2.5 Data Types and Type Annotations

Rust requires every variable to have a definite type, either inferred by the compiler or explicitly specified.

2.5.1 Basic Data Types

  • Integers: i8, i16, i32, i64, i128, isize (signed), and u8, u16, u32, u64, u128, usize (unsigned).
  • Floating-Point: f32, f64
  • Boolean: bool
  • Character: char (4 bytes, supports Unicode scalar values)

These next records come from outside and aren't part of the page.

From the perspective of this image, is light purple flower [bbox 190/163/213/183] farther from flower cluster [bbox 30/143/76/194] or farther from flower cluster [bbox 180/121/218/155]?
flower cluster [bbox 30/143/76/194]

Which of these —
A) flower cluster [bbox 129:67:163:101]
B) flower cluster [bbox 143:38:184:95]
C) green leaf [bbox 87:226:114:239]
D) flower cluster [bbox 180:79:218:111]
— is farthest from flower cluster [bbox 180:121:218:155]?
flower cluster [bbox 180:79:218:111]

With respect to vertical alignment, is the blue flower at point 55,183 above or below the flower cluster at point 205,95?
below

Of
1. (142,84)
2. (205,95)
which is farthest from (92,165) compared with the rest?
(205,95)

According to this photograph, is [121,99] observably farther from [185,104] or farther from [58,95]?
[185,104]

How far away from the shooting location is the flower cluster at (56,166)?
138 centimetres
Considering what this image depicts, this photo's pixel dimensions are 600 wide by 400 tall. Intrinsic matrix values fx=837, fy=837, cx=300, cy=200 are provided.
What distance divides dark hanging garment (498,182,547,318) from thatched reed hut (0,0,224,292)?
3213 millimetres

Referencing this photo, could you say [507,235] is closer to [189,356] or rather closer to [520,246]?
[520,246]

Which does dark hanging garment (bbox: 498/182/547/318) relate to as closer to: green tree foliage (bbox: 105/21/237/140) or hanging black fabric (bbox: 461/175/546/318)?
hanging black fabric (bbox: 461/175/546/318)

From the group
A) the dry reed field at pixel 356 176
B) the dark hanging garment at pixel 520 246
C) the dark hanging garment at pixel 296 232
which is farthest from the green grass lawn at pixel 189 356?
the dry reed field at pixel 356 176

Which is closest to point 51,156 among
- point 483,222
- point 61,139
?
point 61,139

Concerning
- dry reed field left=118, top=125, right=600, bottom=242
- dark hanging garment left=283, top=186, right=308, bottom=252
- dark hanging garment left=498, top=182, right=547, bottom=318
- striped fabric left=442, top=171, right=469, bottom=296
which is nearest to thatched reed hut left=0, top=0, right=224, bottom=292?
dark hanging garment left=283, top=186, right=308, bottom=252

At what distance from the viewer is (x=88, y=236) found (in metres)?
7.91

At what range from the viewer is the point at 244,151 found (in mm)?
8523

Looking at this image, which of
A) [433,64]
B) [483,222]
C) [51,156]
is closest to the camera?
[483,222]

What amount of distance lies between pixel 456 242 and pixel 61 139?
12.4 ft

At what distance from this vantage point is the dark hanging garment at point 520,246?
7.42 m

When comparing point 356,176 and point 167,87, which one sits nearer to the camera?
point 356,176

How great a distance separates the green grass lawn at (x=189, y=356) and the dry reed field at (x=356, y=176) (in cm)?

Integer and floating-point data types include their bit width in the type name, such as u8 for an 8-bit unsigned integer.
usize and isize scale with the target platform's pointer size (akin to size_t or ptrdiff_t in C/C++). Rust's char is more akin to a Unicode code point than C's single-byte char.

2.5.2 Type Inference

Rust can infer types based on usage:

fn main() {
    let x = 42;   // i32 inferred
    let y = 3.14; // f64 inferred
    println!("x = {}, y = {}", x, y);
}

2.5.3 Explicit Type Annotation

When inference is unclear or you need a different default, specify the type:

fn main() {
    let x: u8 = 255;
    println!("x = {}", x);
}

2.5.4 Comparison with C

In C, int x = 42; typically yields a 32-bit integer, but the exact size can vary by platform. C99 introduced stdint.h for fixed-width types (e.g., int32_t), similar to Rust's explicit-width types.